Kozalak, sana “kaybettim şarkımı çalan yok” adlı şarkıyı armağan ediyorum
kozi, sabah kahvaltısında dometis reçeli ye çucum iyi gelir kalbine, damarlarına, tansiyonuna…
Bir dertlendim ki sabah sabah, kozalak ne yaptın
bu şarkılar keyfimize kafidir.meşru dairedeki alemin içinde binlerce şevval olduuna kaniim.diyom ki; eğer mazi yane geçmiş zamanın hadisatını sinema ile hali hazırda gösterildiği gibi,istikbaldeki ahval dahi,mesela elli sene sonraki halleri bir sinema filmi ile gösterilse idi,ehl-i sefahat şimdi güldüklerine yüzbinlerce nefrin ve nefret edip ağlayacaklardı.
Hayat ya doğrudan, ya da dolaylı olarak ebediyete dönüktür… İnsan sonsuzu arayan, sonsuz saadete ulaşmayı hedefleyen varlıktır.Bu yüzden dünyevi lezzetler insana az gelir… Hep daha fazlasını ister… Daha fazlasına ulaşmak için çırpınırken yerleşik kuralların dışına çıkar.ama aşkın akıbeti de insanı pişman eder…ancak, bazı olgular sonuçları itibariyle acıtsalar da, vaktiyle verdikleri mutluluğu yok etmezler. İşte o zaman, acıyla bitebilecek sevgilere ulaşmanın erdemi çeşitli kuşkular ve korkular yüzünden hiç sevmemekten, sevememekten çok daha iyi değil mi ???

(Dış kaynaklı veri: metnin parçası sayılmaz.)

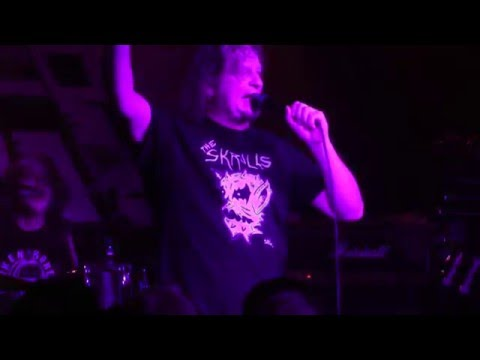 Voivod - Killing Technology (Philadelphia,Pa) 2.8.16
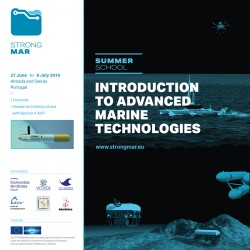 Summer School on Introduction to Advanced Marine Technologies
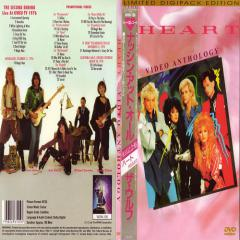 Heart - Video Anthology DVD (1976-1996)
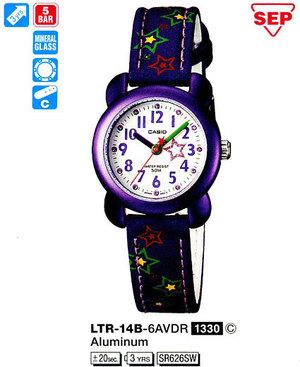 Casio LTR-14B-6AVDF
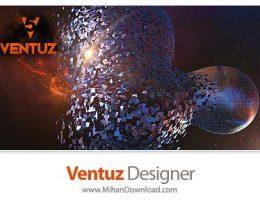 Ventuz Designer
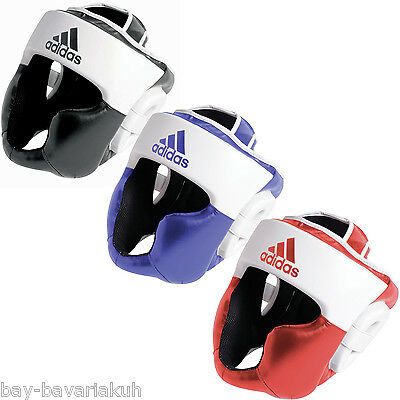 ADIDAS Response PU Leather GEL Head protection guards black red blue Boxes new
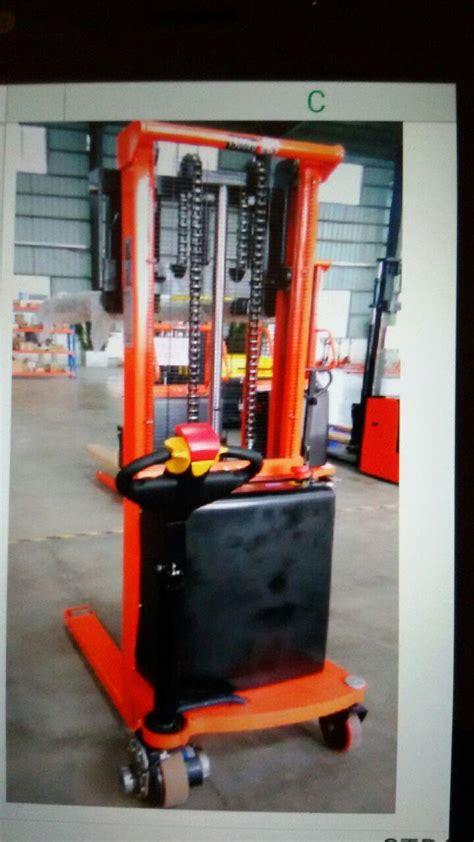 Jual Stacker Murah Berkualitas jual stacker pallet otomatis stacker lift barang harga murah jakarta oleh cv anugrah muranamaru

mozilla kullanmakla olmuyor,yorumlar okunmuyor:(
kelebek, yorumundaki son paragraf var ya, işte o 10 numara,
ilk ikisi fasa fiso diyosun
yok onlarda (da ayrı) perfetto, ama son paragraf mega
kop, havaya sokma adamı
dediğim sahici…
hayat gerçekten enteresan.kanserli hastalar üzerinde bir araştırma yapılıyor. sayısını hatırlayamıyorum. son aşamasına gelmiş ve acılardan duramayan insanlara diorlar ki sizlere bir kutu hap veriyoruz. sabaha tüm acılardan kurtulmuş olacaksınız.elbette verdikleri ilaç vitamin. ama hastalar bilmiyor. o koşullar altında bile en ağır durumda olan hastalar bile ilaca dokunmayıp yaşamayı tercih ediyor. kutuya dokunan kimse olmamış.yaşamak kavramı enteresan..
tşk, şeytan tüylüm benim 🙂
şu yorumlar okunmuyo meselesinden daral geldi,yorumunuz görünmüyo diye 3 kere arka arkaya yollayıp ya da okunmuyo, görünmüyo, yok diye sızlanıp durmayın..o an için görünmese de arkadan başka bir yorum dürteleyince ortaya çıkıyo işte ya anlasanıza !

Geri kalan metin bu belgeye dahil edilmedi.